Yesterday’s post described the growing disconnect between member-owners’ needs and credit union leadership priorities. Solidarity Link was an innovative way to close this divide.
Today’s post describes CEO McNeil’s analysis for change and how this example might impact the movement.
The Thought Process Driving Cooperative Solutions
From conversations with CEO McNeil, I learned this program resulted from a deep concern that credit unions had departed from their cooperative roots. She believes that the essential system support structure has declined from the early years of chartering and institutional buildout. Today many credit unions believe they achieved their present position on their own and that future visions are similarly theirs alone to determine.
Without a shared appreciation for and the influence of a cooperative system, individual coops with rich legacies of capital and assets, are able to strike out independently. Regardless of the consequences for the welfare of the whole network.
The decline of cooperative system thinking has enormous potential for everyone concerned about the sustainability of a unique credit union financial option. Solidarity Link is an attempt to address this challenge.
CEO McNeil’s Description of How the Initiative Evolved
This program resulted from an analysis of how credit unions had departed from their cooperative roots, United Trades included, and how to reintroduce cooperative design as the touchstone of decisions.
Last year, about 15% of members were laid off. Others saw hours reduced or traveled across the country to stay employed. The response was Solidarity Link: a year-long commitment to use the credit union’s earnings not to maximize financial performance, but to prioritize member well-being. Low-cost loans, small-dollar relief, and targeted resources for members going through hardship.
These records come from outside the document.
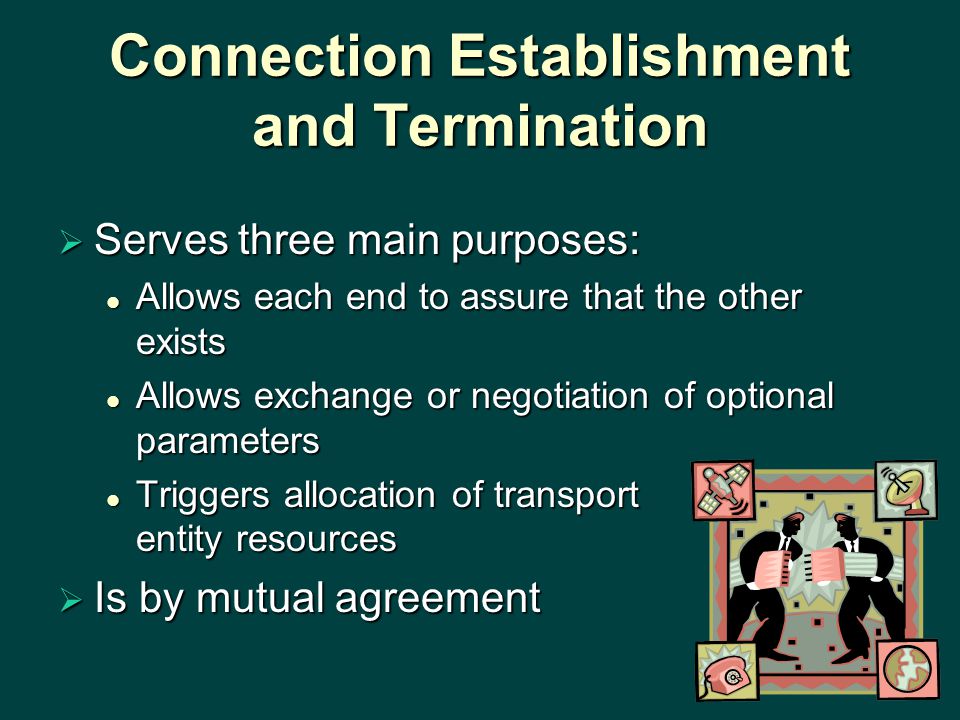 Connection Establishment and Termination

➢ Serves three main purposes:

• Allows each end to assure that the other exists

• Allows exchange or negotiation of optional parameters

• Triggers allocation of transport entity resources

➢ Is by mutual agreement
Financial services are dominated by provider logic. Institutions doing things for consumers. That logic runs deep, even inside credit unions. This isn’t charity or corporate philanthropy. It’s members helping members, with the credit union as the intermediary mechanism.
That framing challenges the assumption that financial success must always be the primary proof point for performance. There were questions. A break-even year wasn’t what people expected. Holding cooperative logic alongside financial logic requires intention.
United Trades is purposively acting as more than a financial institution, accepting that they are also a social institution. Community support takes many forms, and goodwill is never wasted.
But a cooperative’s most authentic expression is not what it gives to its community from a position of strength. It is how it stands with its members inside the conditions they actually face. Responding to real circumstances with real tradeoffs. Accepting that in some years the bottom line looks different because that’s what the moment required. That’s not a departure from sound management. That’s what it means to be a cooperative.
Through April, 119 members have been helped with approximately $77,000 in total support deployed. Many aren’t asking for help yet. They want to know it’s there. Others are deepening their relationship with the credit union not because they need assistance, but because they want to support others.
What we are observing is members who see what their coop can be. It’s their money. They don’t want to exploit each other. Further, that the cooperative self-help value is working the way it was always meant to. ‘People Helping People’ always meant mutual responsibility.
The Takeaway for the Movement
Reinvigorating purpose requires creativity and courage. Daring to invest up to a year’s earnings to reinvent the members’ understanding and to solidify trust is audacious.
But there is an even greater insight driving this effort. We live at a time of uncertainty due to many external factors, events and individual circumstance. Many are fearful about what’s next.
I believe Solidarity Link gives individuals something more precious than financial assistance. It is giving hope. “Hope is lived when it comes alive, when we go outside of ourselves and in joy and pain take part in the lives of others.” (Theologian Jurgen Moltmann}
Hope Is Contagious
The initiative is already creating further interest within United Trades membership and from other union locals learning about the program. The United Trades team and sponsor are excited, engaged and challenged to identify new member-centered value.
Another lesson is the role of the leadership team. It is critical in developing a culture that supports this reinvention of cooperatives as both a social and financial force for good.
I believe this example could capture the imagination and interest of persons who have never joined a credit union. Or even explain what the difference might be. Now they can see it for themselves.
This leadership example reminds us of Albert Schweitzer’s observation: “Example is not the main thing in influencing others. It is the only thing.”